- Opening Delimiter -

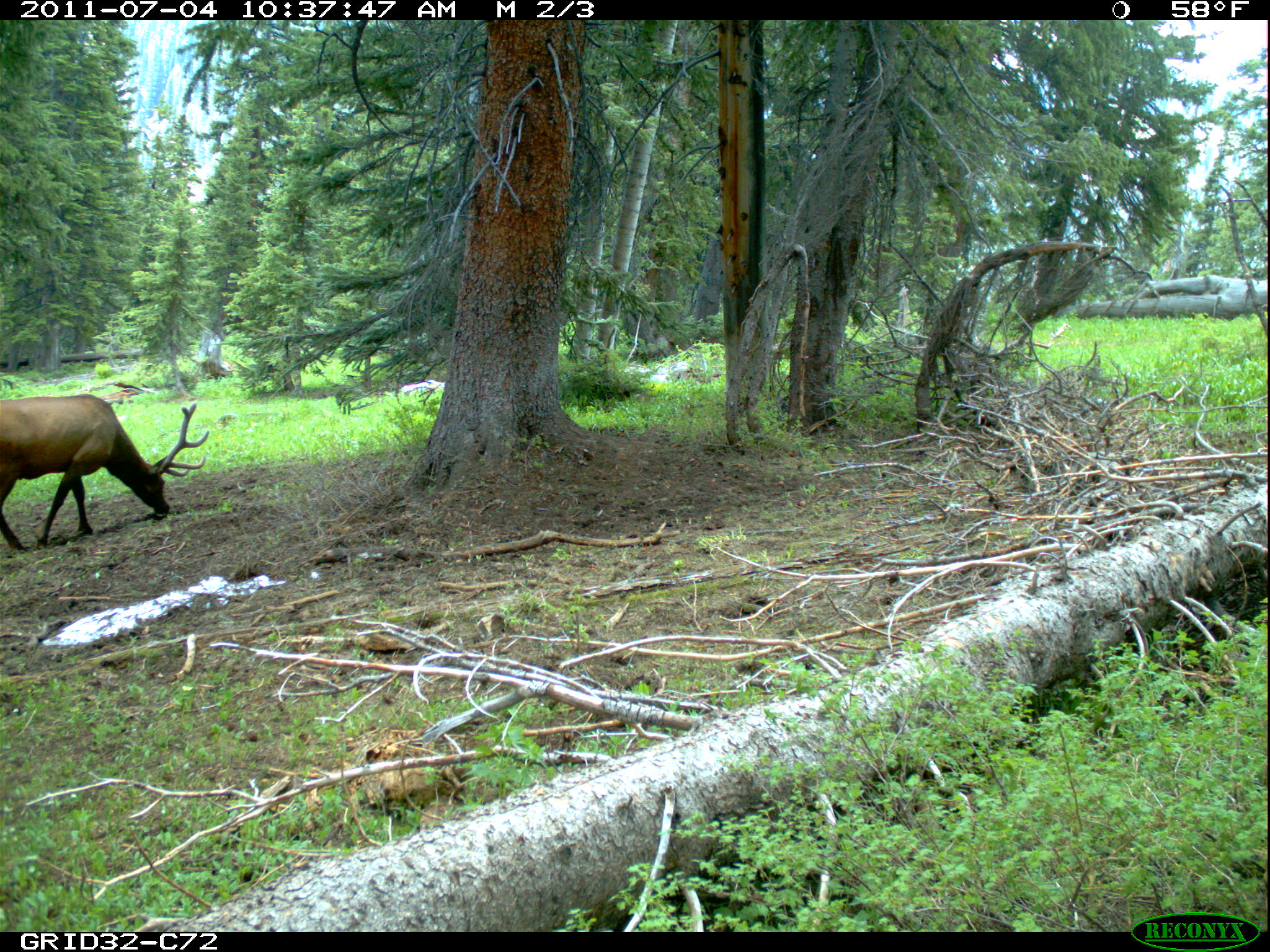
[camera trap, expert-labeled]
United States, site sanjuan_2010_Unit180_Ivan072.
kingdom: Animalia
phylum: Chordata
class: Mammalia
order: Artiodactyla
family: Cervidae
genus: Cervus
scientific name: Cervus elaphus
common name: red deer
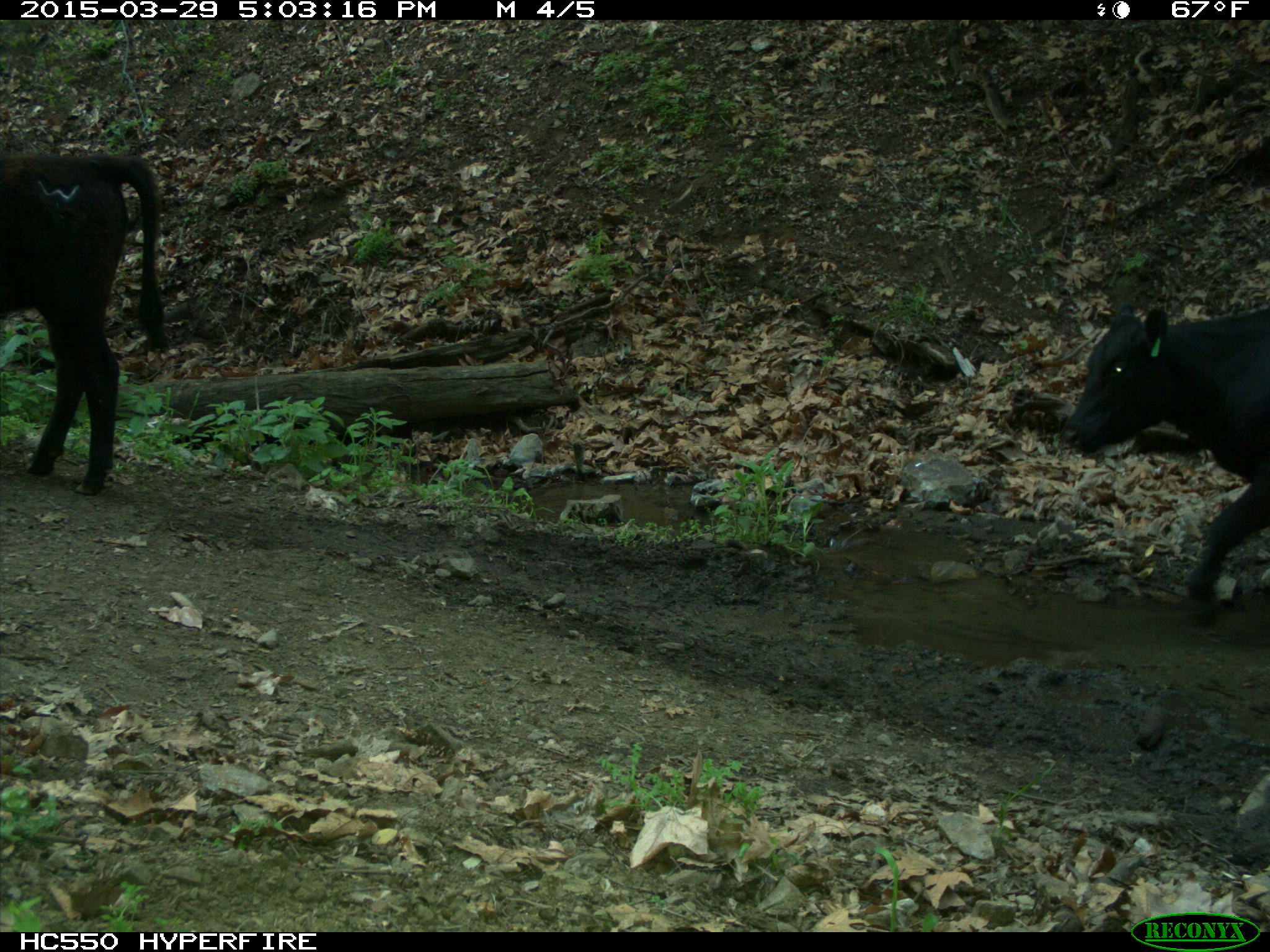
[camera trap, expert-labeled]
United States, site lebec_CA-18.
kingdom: Animalia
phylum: Chordata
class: Mammalia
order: Artiodactyla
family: Bovidae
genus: Bos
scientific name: Bos taurus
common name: domestic cow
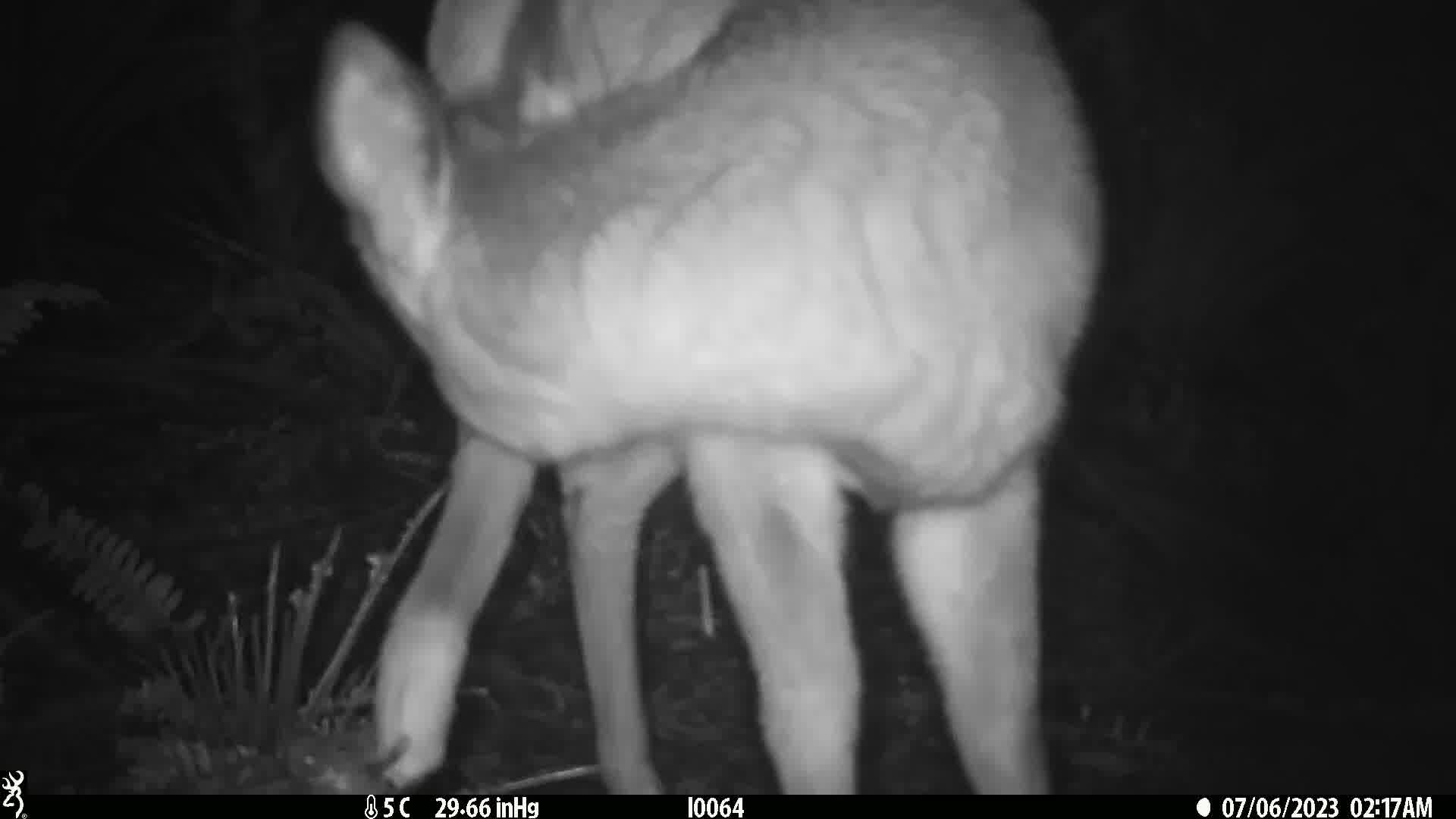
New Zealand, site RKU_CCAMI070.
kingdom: Animalia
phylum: Chordata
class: Mammalia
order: Artiodactyla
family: Cervidae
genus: Odocoileus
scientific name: Odocoileus virginianus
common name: white-tailed deer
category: white tailed deer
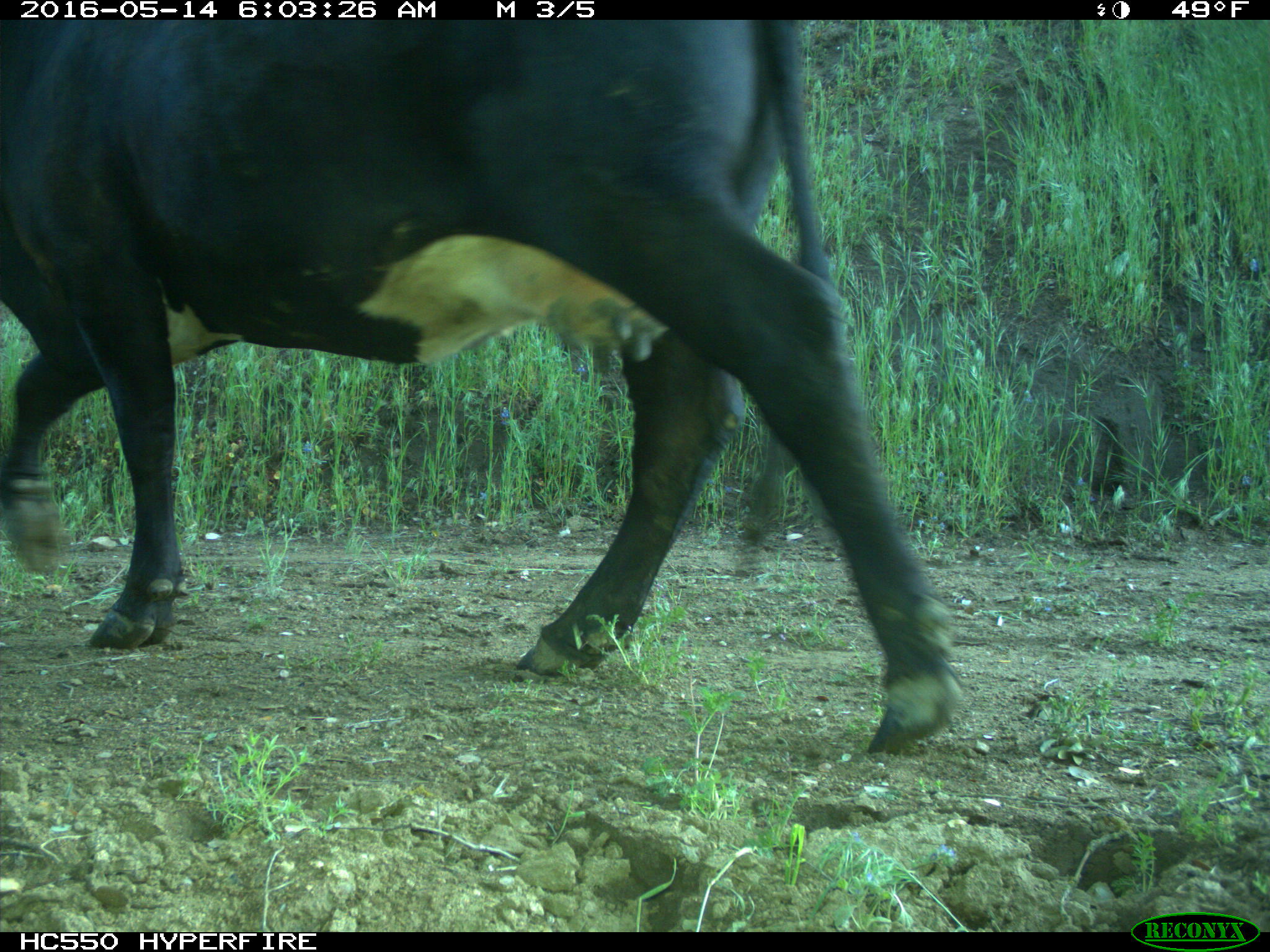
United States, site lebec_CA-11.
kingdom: Animalia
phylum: Chordata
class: Mammalia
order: Artiodactyla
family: Bovidae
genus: Bos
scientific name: Bos taurus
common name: domestic cow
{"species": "Bos taurus (domestic cow)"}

- Closing Delimiter -

WHAT NEEDS TO BE DONE: The entries above should be retyped exactly, minus any pictures.

TASK RESULT:
[camera trap, expert-labeled]
United States, site sanjuan_2010_Unit180_Ivan072.
kingdom: Animalia
phylum: Chordata
class: Mammalia
order: Artiodactyla
family: Cervidae
genus: Cervus
scientific name: Cervus elaphus
common name: red deer
[camera trap, expert-labeled]
United States, site lebec_CA-18.
kingdom: Animalia
phylum: Chordata
class: Mammalia
order: Artiodactyla
family: Bovidae
genus: Bos
scientific name: Bos taurus
common name: domestic cow
New Zealand, site RKU_CCAMI070.
kingdom: Animalia
phylum: Chordata
class: Mammalia
order: Artiodactyla
family: Cervidae
genus: Odocoileus
scientific name: Odocoileus virginianus
common name: white-tailed deer
category: white tailed deer
United States, site lebec_CA-11.
kingdom: Animalia
phylum: Chordata
class: Mammalia
order: Artiodactyla
family: Bovidae
genus: Bos
scientific name: Bos taurus
common name: domestic cow
{"species": "Bos taurus (domestic cow)"}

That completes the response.